The U3225QE is Dell’s answer to the “what if my monitor was also my dock” question. The previous U3223QE already had a USB-C hub, but this generation pushes the idea further with full Thunderbolt 4, 140W charging, 2.5GbE, and 120Hz on a 4K IPS Black panel. For a single-monitor setup, it’s about as complete as it gets.

IPS Black at 120Hz Is the Real Story

The 3000:1 contrast ratio sounds like marketing copy until you put it next to a standard IPS panel and see the difference. Dark UI elements, video content with letterboxing, and any IDE on a dark theme look genuinely better — closer to OLED than to a typical LG.Display IPS. The 120Hz refresh rate is the other big upgrade over the U3223QE. It won’t matter for spreadsheets, but mouse movement, scrolling, and window dragging all feel smoother in a way that’s hard to give up once you’ve used it.

Color out of the box is excellent. Dell factory-calibrates each unit to Delta E <2 across sRGB and DCI-P3, and the calibration report ships in the box. It’s not a reference monitor for color grading, but for design, photo, and frontend work it’s more than accurate enough.

The Thunderbolt Hub Is the Killer Feature

This is where the U3225QE earns the price. One Thunderbolt 4 cable to your laptop delivers 4K/120Hz video, 140W of charging, gigabit-plus Ethernet via 2.5GbE, and connects every peripheral plugged into the back and side of the monitor. If you were going to buy a $400 CalDigit TS5 anyway, the math gets reasonable fast.

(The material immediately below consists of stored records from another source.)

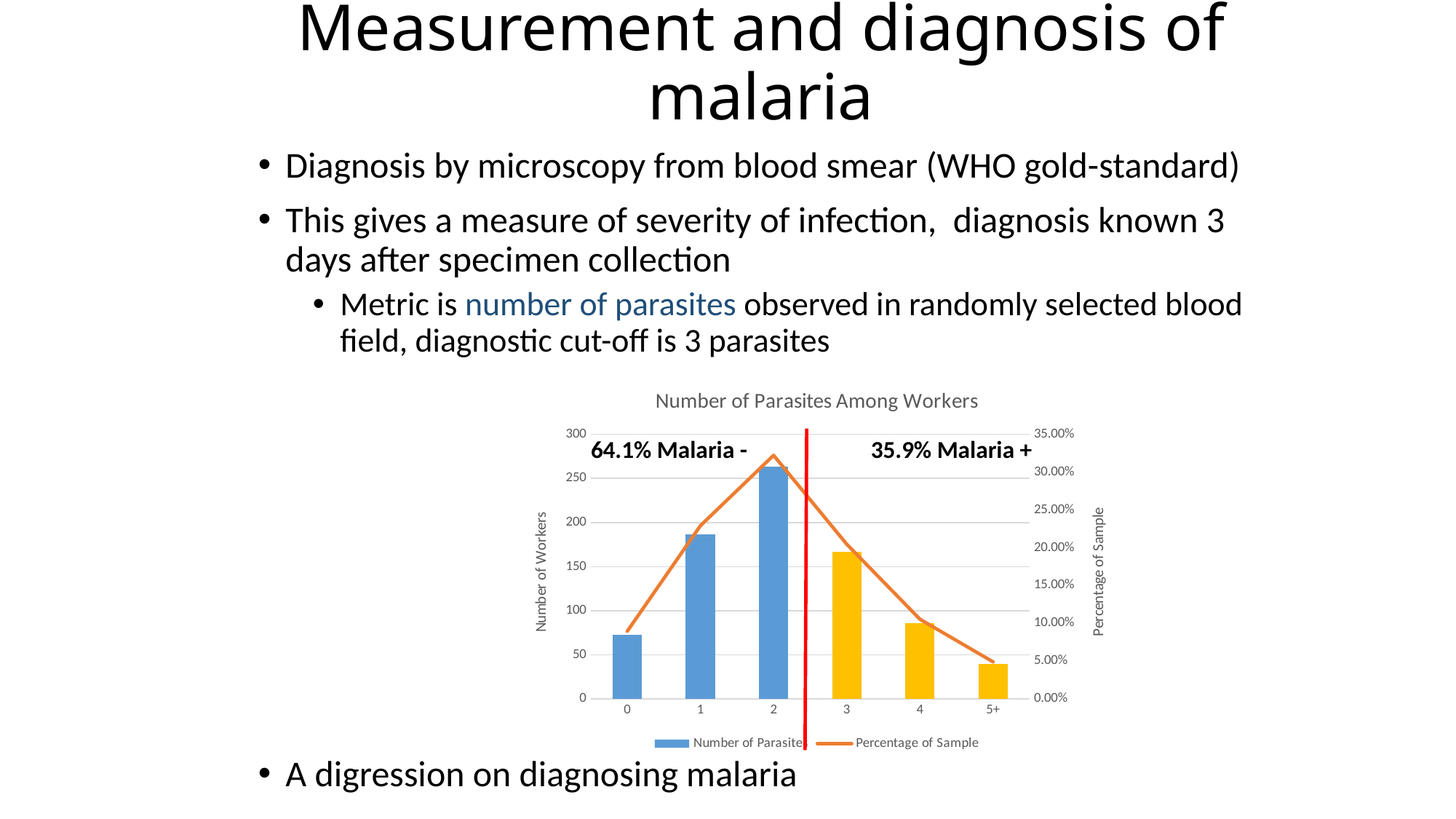
Is the number of workers with 3 parasites greater or less than 150? greater How many series does the chart legend list? 2 What is the title of the chart? Number of Parasites Among Workers Is the number of workers with 0 parasites greater or less than 100? less How many parasite-count categories are shown on the x axis of the chart? 6 Which parasite count has the highest number of workers? 2 What kind of chart is used to show the number of workers in the 'Number of Parasites Among Workers' chart? bar chart Which has more workers: 1 parasite or 4 parasites? 1 parasite Is the number of workers with 2 parasites greater or less than 250? greater Which parasite count has the lowest number of workers? 5+ What percentage of workers is labelled as Malaria negative on the chart? 64.1%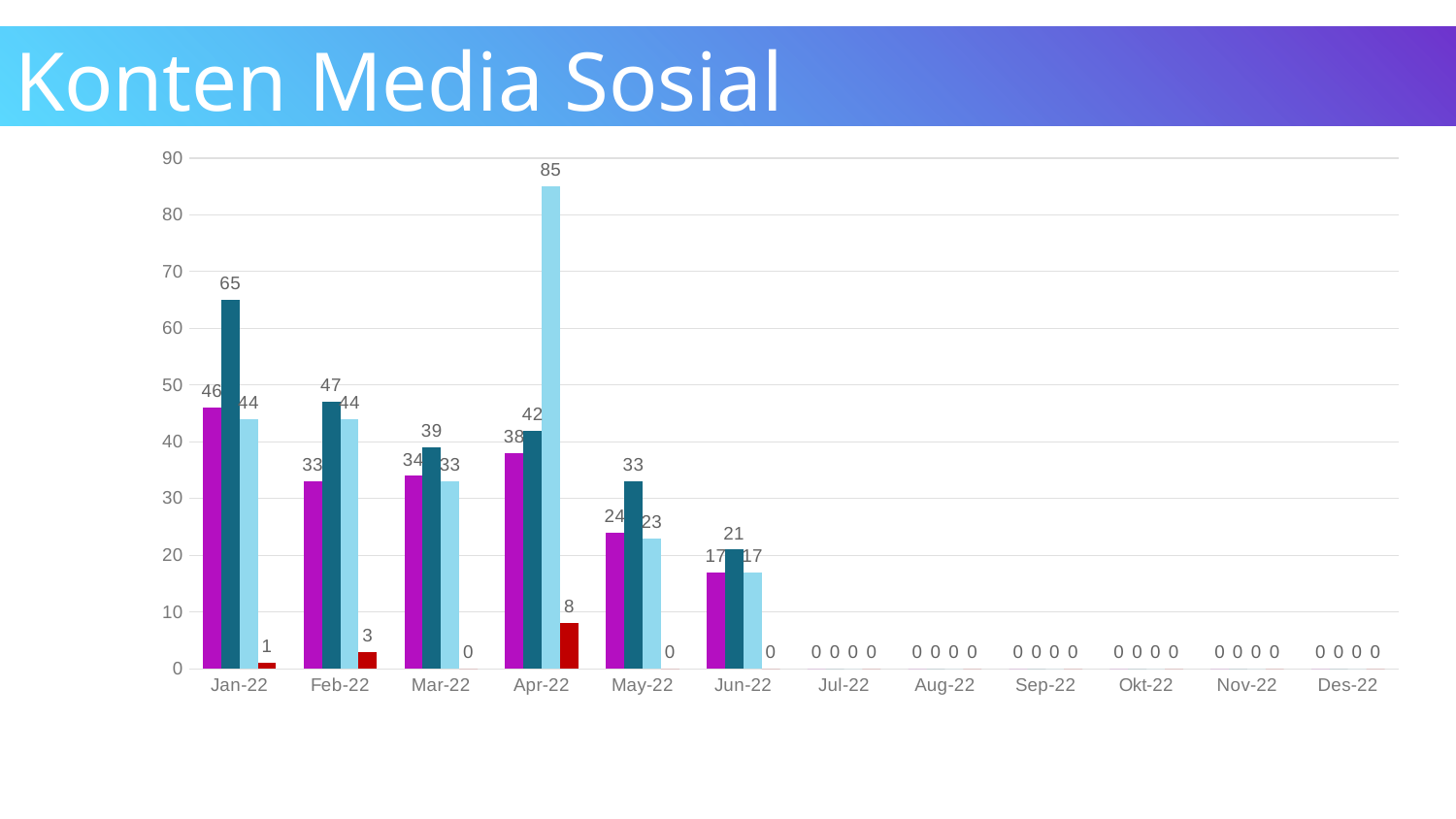
In which month is the dark teal bar highest? Jan-22 What is the title of the chart? Konten Media Sosial What kind of chart is shown on the slide? bar chart What is the value of the dark teal bar for Jan-22? 65 For Feb-22, which is larger: the dark teal bar or the light blue bar? dark teal bar Which month has the tallest bar in the chart? Apr-22 Do the dark teal bars rise or fall from Apr-22 to Jun-22? fall What is the value of the red bar for Apr-22? 8 How many months are shown on the x axis of the chart? 12 What is the value of the light blue bar for Apr-22? 85 What is the difference between the dark teal bar and the magenta bar for Jan-22? 19 What is the value of the magenta bar for May-22? 24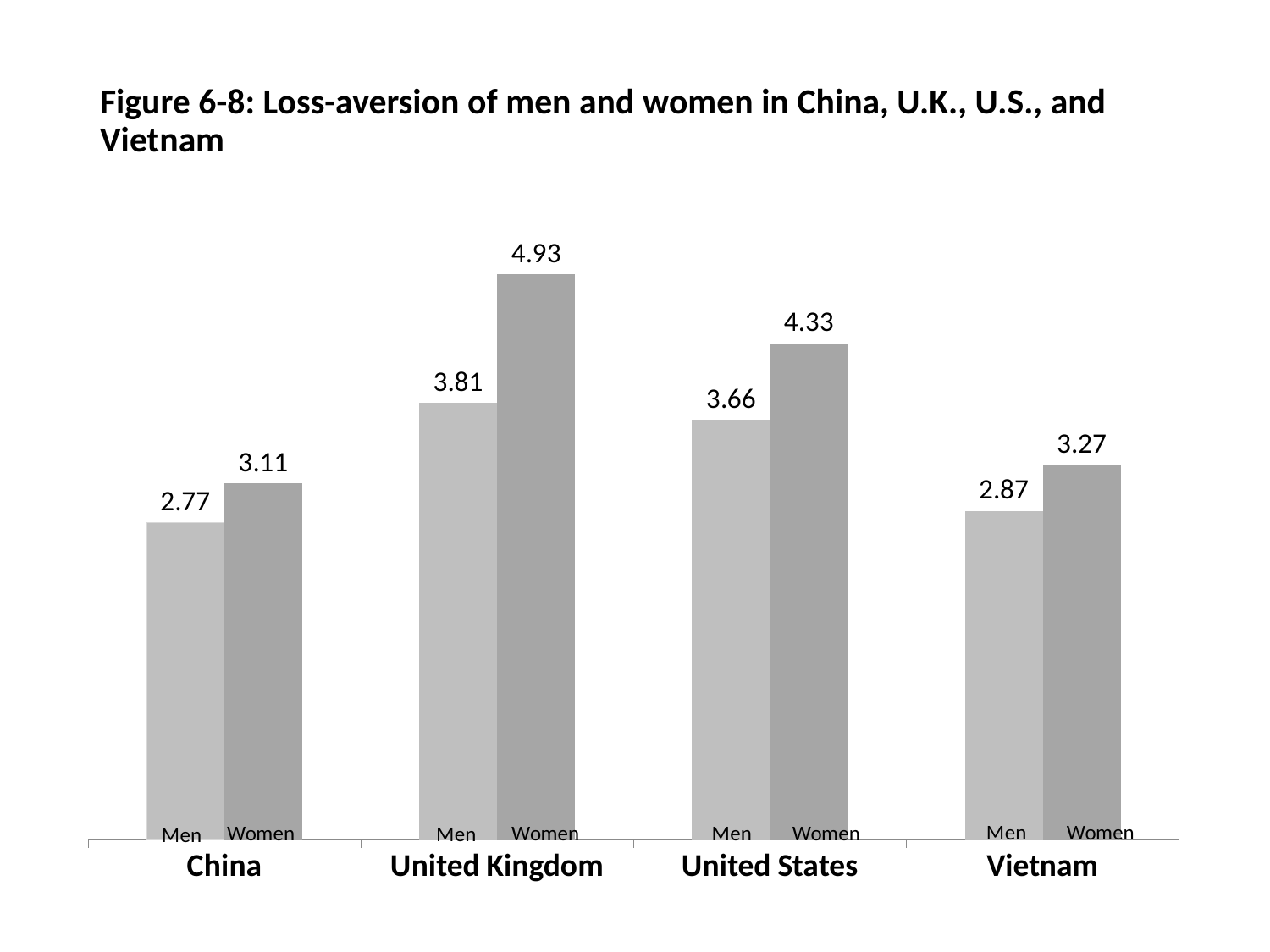
How many countries are shown on the chart? 4 What is the difference between the women's and men's loss-aversion values in the United Kingdom? 1.12 What is the loss-aversion value for men in the United States? 3.66 Which country has the lowest loss-aversion value for men? China What is the loss-aversion value for women in Vietnam? 3.27 What is the title of the chart? Figure 6-8: Loss-aversion of men and women in China, U.K., U.S., and Vietnam What is the loss-aversion value for men in China? 2.77 What is the loss-aversion value for women in the United Kingdom? 4.93 Which country has the highest loss-aversion value for women? United Kingdom What is the difference between the women's loss-aversion values in the United States and China? 1.22 What kind of chart is shown on the slide? Bar chart Which is larger, the loss-aversion value for men in the United Kingdom or for men in the United States? Men in the United Kingdom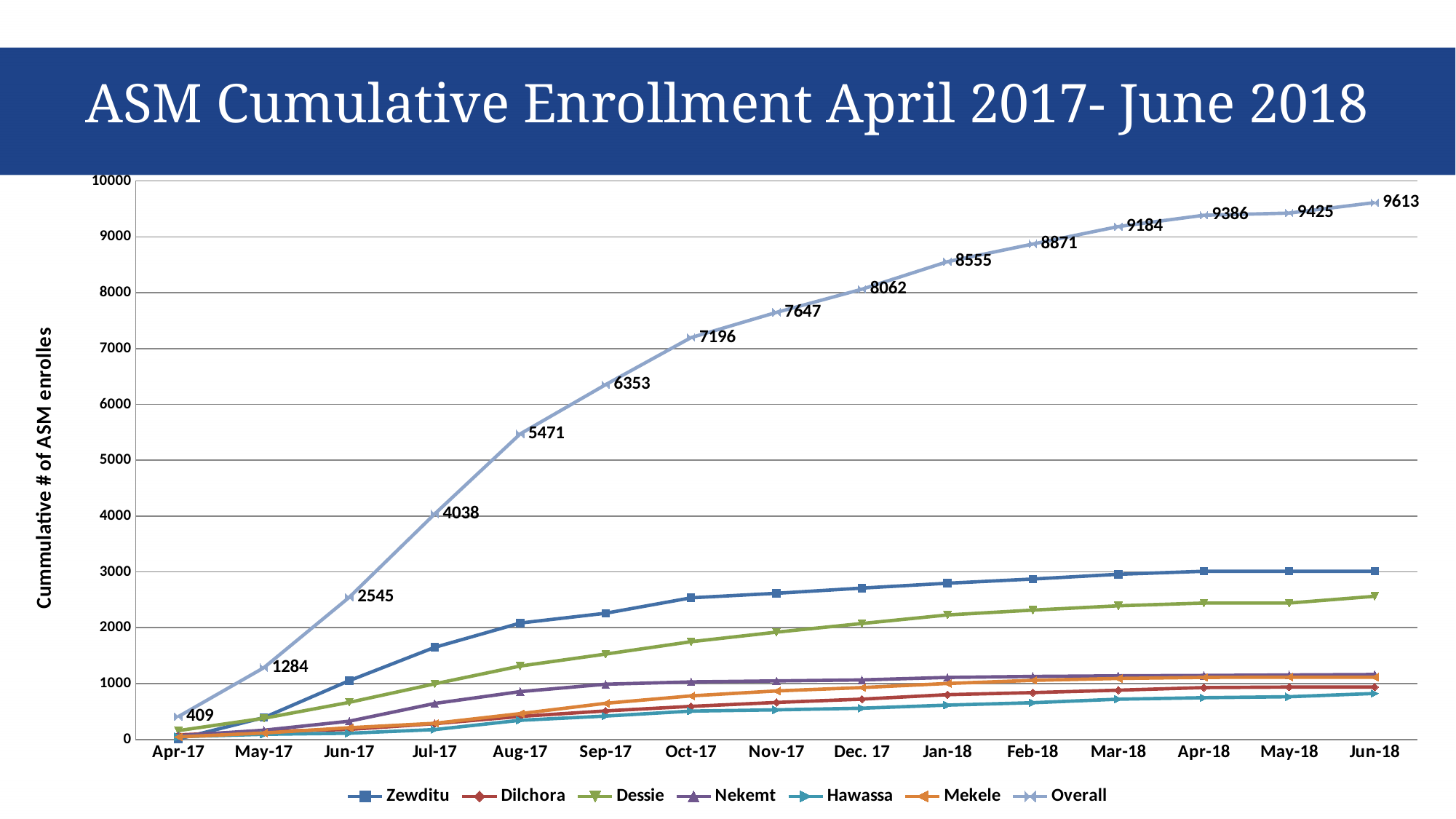
How many series does the legend list? 7 Is the Zewditu value for Jun-18 greater or less than 2000? greater How many months are shown on the x axis? 15 Which site series has the highest cumulative enrollment in Jun-18? Zewditu By how much did the Overall cumulative enrollment increase from Jul-17 to Aug-17? 1433 What is the Overall cumulative enrollment in Oct-17? 7196 What is the Overall cumulative enrollment in Apr-17? 409 What kind of chart is shown on the slide? Line chart Which site series has the lowest cumulative enrollment in Jun-18? Hawassa Does the Overall cumulative enrollment rise or fall from Apr-17 to Jun-18? Rise What is the difference between the Overall values for Jun-18 and May-18? 188 What is the Overall cumulative enrollment in Jun-18? 9613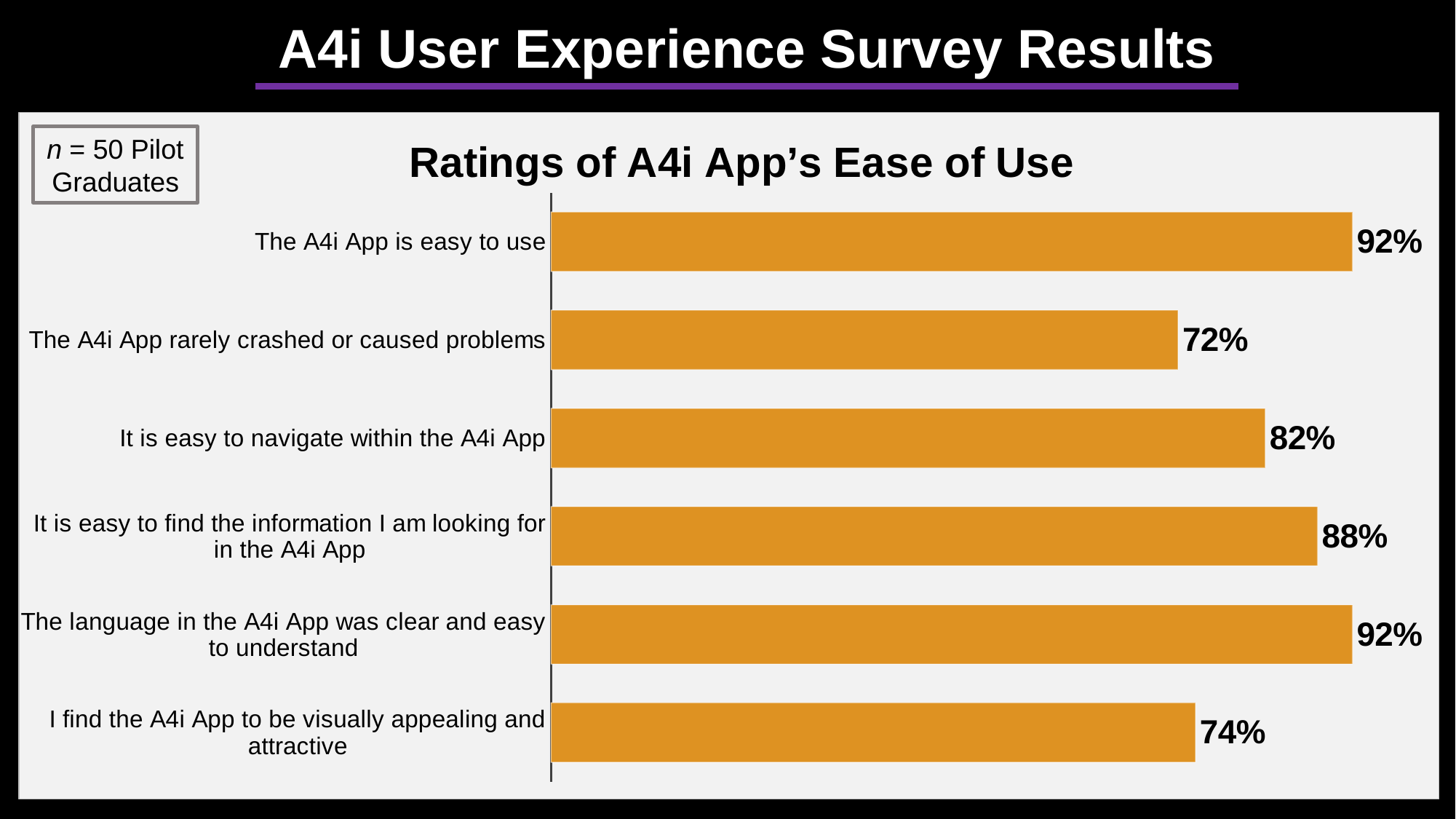
What is the value for "The A4i App rarely crashed or caused problems"? 72% What is the value for "I find the A4i App to be visually appealing and attractive"? 74% What is the title of the chart? Ratings of A4i App's Ease of Use What is the difference between the rating for "It is easy to find the information I am looking for in the A4i App" and "It is easy to navigate within the A4i App"? 6% What is the difference between the highest rating (92%) and the lowest rating (72%) in the chart? 20% Which is larger: the rating for "I find the A4i App to be visually appealing and attractive" or for "The A4i App rarely crashed or caused problems"? I find the A4i App to be visually appealing and attractive How many pilot graduates responded to the survey, according to the slide? 50 What is the value for "It is easy to navigate within the A4i App"? 82% Which statement has the lowest rating in the chart? The A4i App rarely crashed or caused problems How many statements are rated in the chart? 6 What kind of chart is shown on the slide? Bar chart What percentage of respondents rated "The A4i App is easy to use"? 92%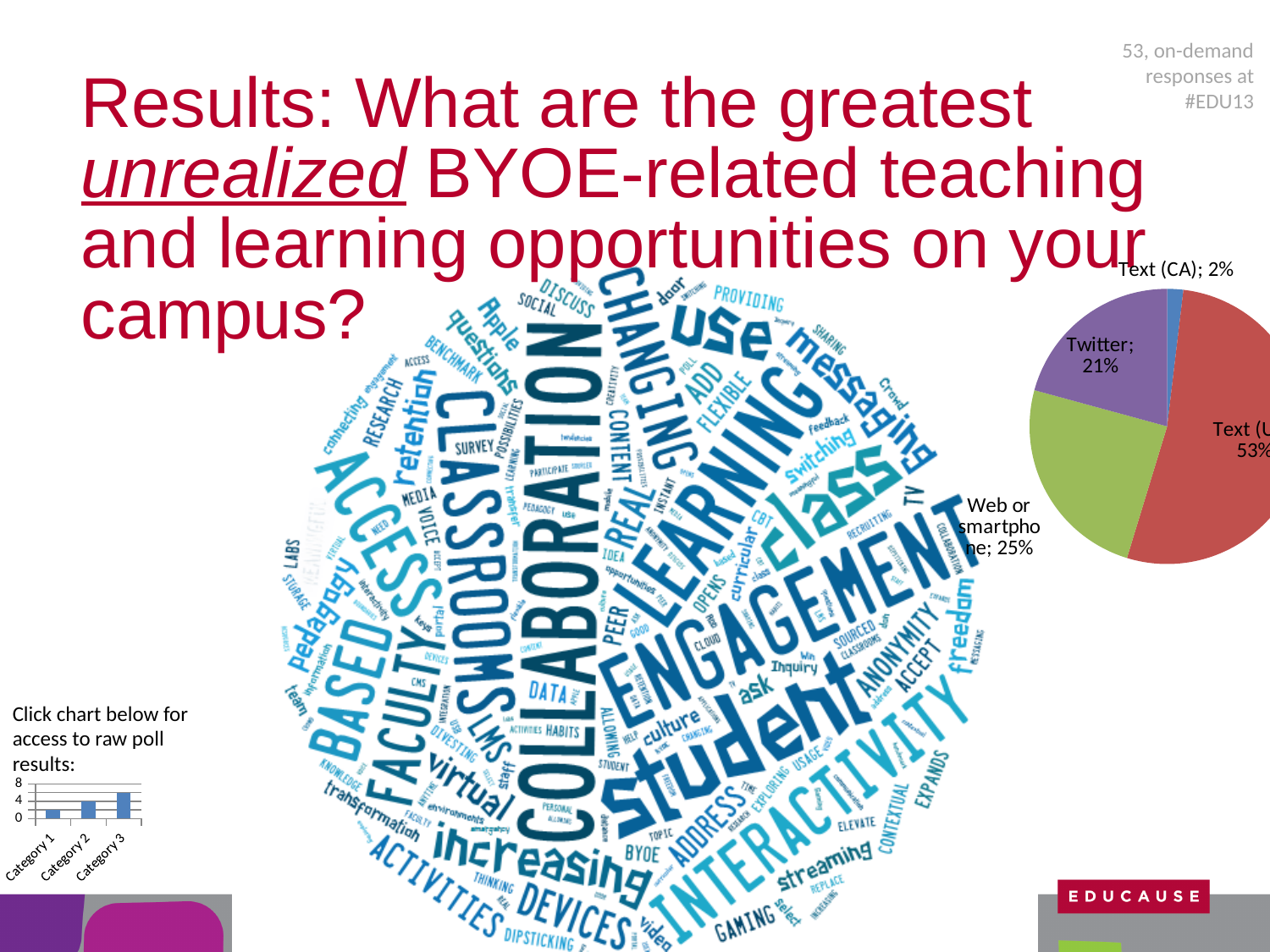
In the bottom-left bar chart, is the value for Category 1 greater or less than 4? less What kind of chart is shown in the top right of the slide? Pie chart How many slices does the pie chart have? 4 What kind of chart is shown in the bottom left of the slide? Bar chart In the pie chart, what share of responses is labelled Text (CA)? 2% In the pie chart, what is the difference in percentage points between the Web or smartphone slice and the Twitter slice? 4% How many categories does the bar chart in the bottom left show? 3 In the pie chart, which labelled slice is the smallest? Text (CA) In the pie chart, what share of responses is labelled Web or smartphone? 25% In the bottom-left bar chart, which category has the highest value? Category 3 In the pie chart, which is larger: the Twitter slice or the Web or smartphone slice? Web or smartphone In the pie chart, what share of responses is labelled Twitter? 21%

The KVM switch is the underrated piece. Plug a second machine into HDMI or DP and a USB-C upstream, and you can swap your keyboard, mouse, webcam, and Ethernet between two computers from the on-screen menu. For people running a personal MacBook alongside a work laptop, this alone justifies the upgrade.

Build and Ergonomics

The stand is the same excellent Dell tilt/swivel/pivot/height setup as previous UltraSharps. Cable routing through the stand is clean, the bezels are thin enough to fade away, and the back-panel quick-access ports (USB-A, USB-C) are positioned where you can actually reach them without crawling under your desk.

Who Should Buy This

Buy the U3225QE if you want a single monitor to be the hub of your entire desk and you’ve decided one big screen beats a multi-monitor setup. It’s especially compelling for MacBook users who want to ditch a dedicated dock — the 140W PD handles a 16” MacBook Pro under load. If you’re price-sensitive or don’t need Thunderbolt, the U2725QE is the same panel tech in a 27” form factor for hundreds less. If you want HDR for content creation, look at a reference display instead. For everyone else doing serious productivity work, this is the one to beat.